Good morning everyone,
Today, the Commission is launching a new EU agenda for fair taxation of the digital economy.
We have adopted a Communication that describes the challenges Member States are facing when taxing the digital economy and trying to ensure that profits are taxed where they are earned. I would like to thank Commissioner Moscovici and his team for the good cooperation on this file.
The European Union needs a common and coherent approach when taxing the digital economy. The approach must be in line with our aim to complete the Digital Single Market, to support growth and ensure fair and effective taxation.
The question is becoming even more urgent as a number of EU countries have already introduced unilateral measures. Divergent national approaches can fragment the Single Market and increase tax uncertainty. They can also destabilise the level playing field and open new loopholes for tax abuse and corporate tax avoidance.
In his State of the Union speech last week, President Juncker called for fair taxes for the digital industry.
The Commission wants to apply a simple principle: companies should pay tax where their real economic activity is taking place. In other words, we need to ensure effective taxation.

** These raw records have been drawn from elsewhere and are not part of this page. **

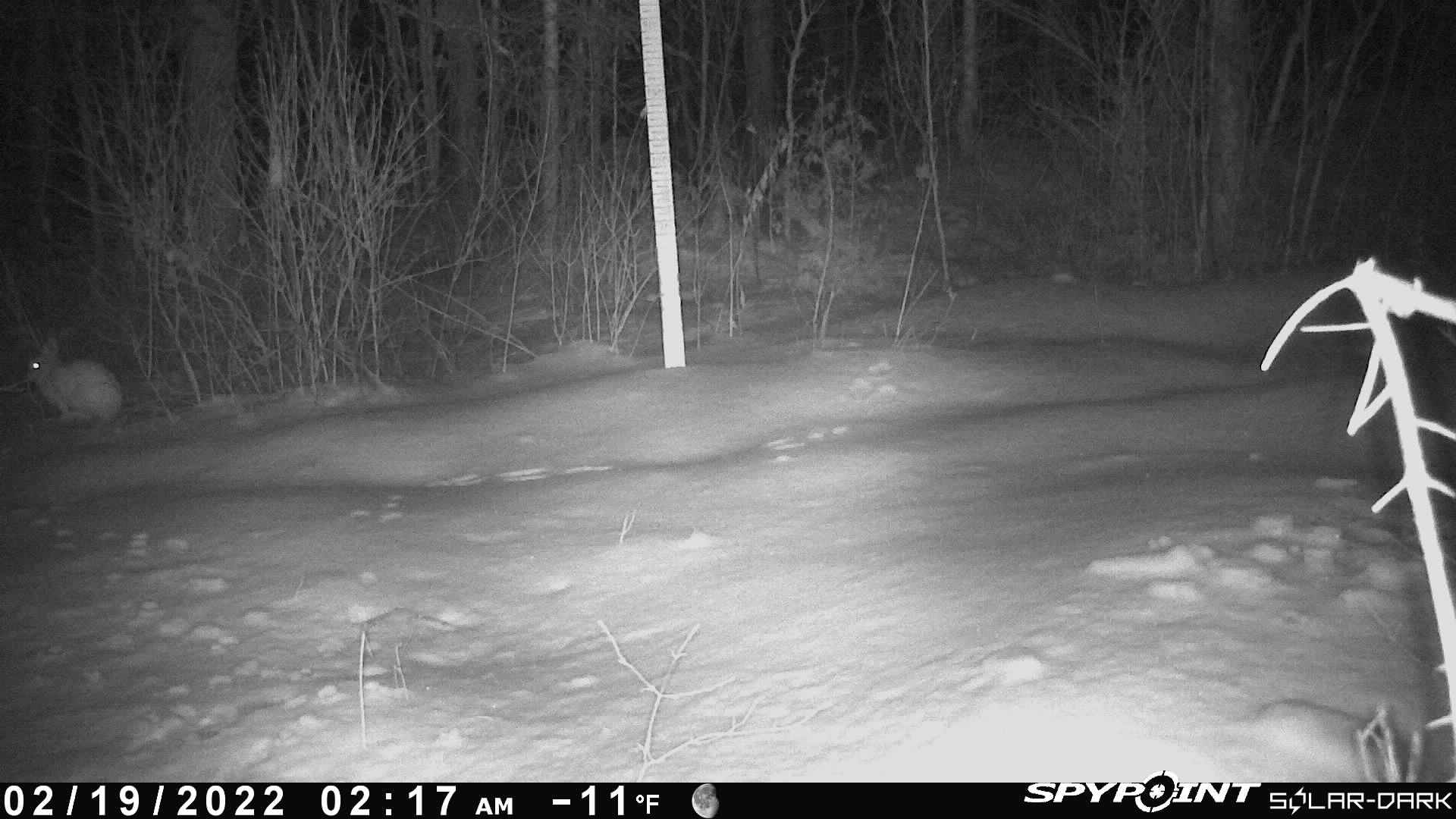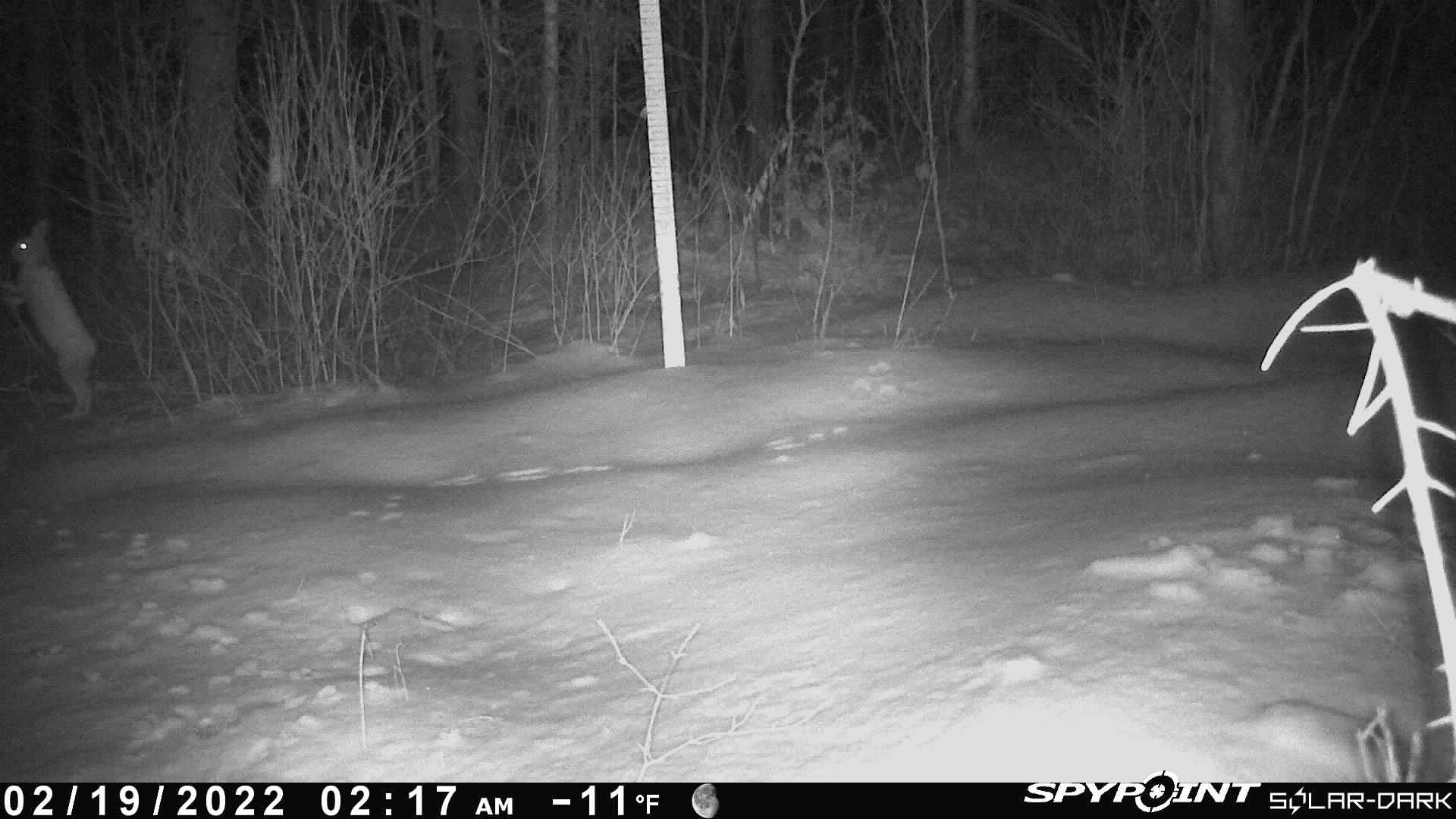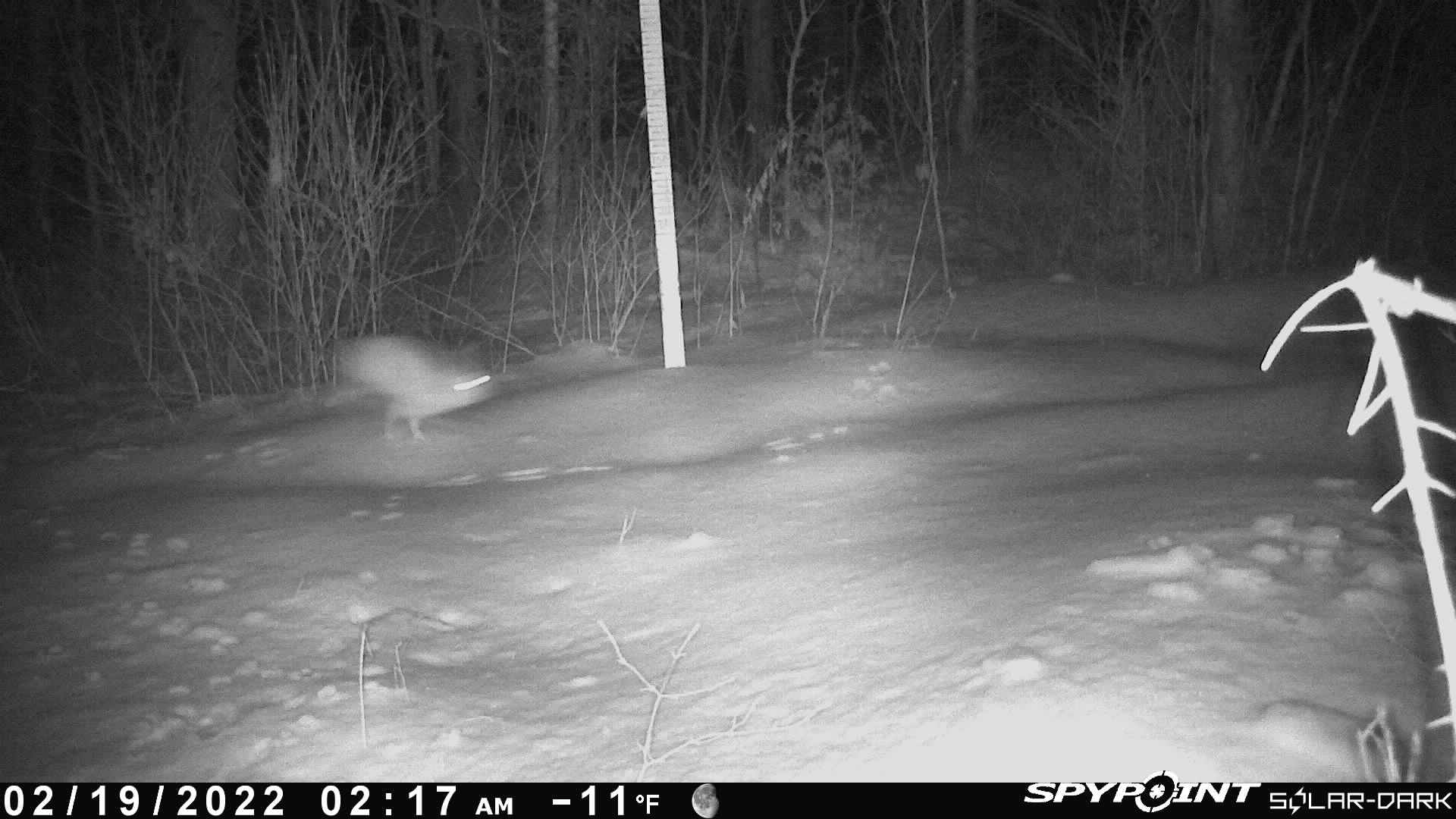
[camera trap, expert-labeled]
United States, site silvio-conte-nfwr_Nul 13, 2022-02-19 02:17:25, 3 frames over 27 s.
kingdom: Animalia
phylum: Chordata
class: Mammalia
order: Lagomorpha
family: Leporidae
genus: Lepus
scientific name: Lepus americanus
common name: snowshoe hare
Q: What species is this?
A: Snowshoe hare (Lepus americanus).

Profits earned in the EU should be taxed in the EU. This is the way to prevent losses to the budgets of European countries.
This principle must be true both for companies that have traditional shops and employees on European soil. And also for digital businesses that make high profits in Europe without necessarily having a physical presence here.

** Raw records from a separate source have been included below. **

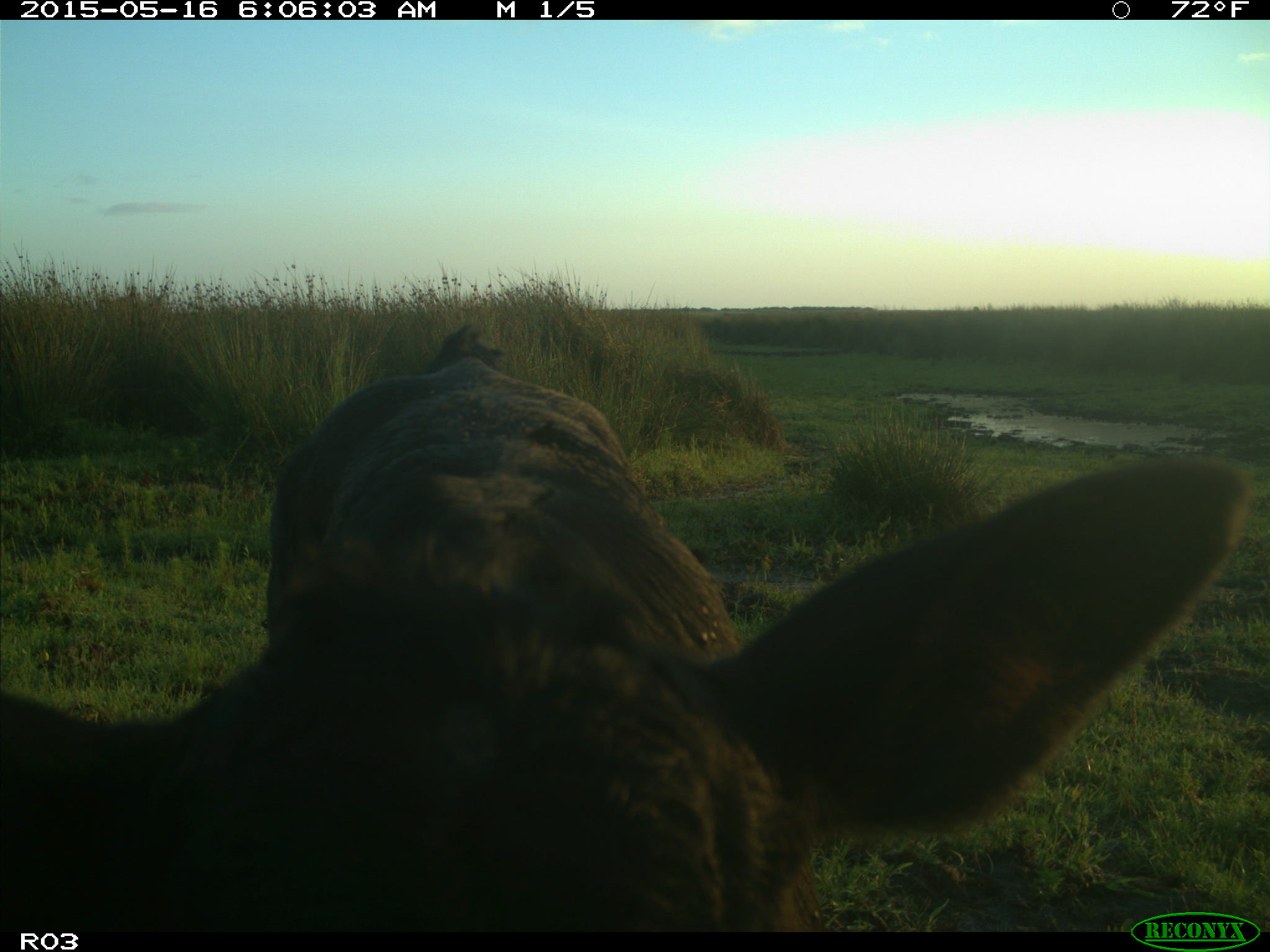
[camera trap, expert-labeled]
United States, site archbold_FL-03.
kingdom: Animalia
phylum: Chordata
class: Mammalia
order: Artiodactyla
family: Bovidae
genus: Bos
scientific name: Bos taurus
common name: domestic cow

In fact, traditional businesses are increasingly operating online. Take for example, the retail sector. Between 2008 and 2016, revenue by the top 5 e-commerce retailers grew on average by 32% per year. During the same period, revenue in the entire EU retail sector grew on average by 1% per year.
Therefore our thinking applies not only to taxing digital companies, but more broadly to dealing with tax in an increasingly digitalised economy.
So what do we propose?
At EU level, the Common Consolidated Corporate Tax Base proposal offers a basis to address key challenges, for example by further adjusting permanent establishment rules. We propose to examine enhancements to these rules to ensure that they effectively capture digital activities. And we welcome the work already done by the Estonian Presidency in this regard.
However, this may take time, given its complexity. And the digital economy will not stop growing in the meantime.
Therefore, we will also look at other short-term options to tackle specific tax challenges.
Today's Communication offers several possible options, such as an equalisation tax, a levy on internet ads or withholding tax on internet transactions.
It is clear that there are still a lot of questions to be answered before we reach meaningful solutions.
Of course, we are aware that a global answer is the best. This is why the EU is already working with the OECD and the G20 on these issues. What counts now is that the EU speaks with one voice in the international arena, and we will work to arrive at a common EU position on this issue by December.
However the EU must also be prepared to act in the absence of adequate global progress. In the coming months, we will, together with the Member States, carefully analyse the different options. The next immediate step is the Digital Summit in Tallinn next week.
As a result of this process, our ambition would be to come with legislative proposals by Spring 2018.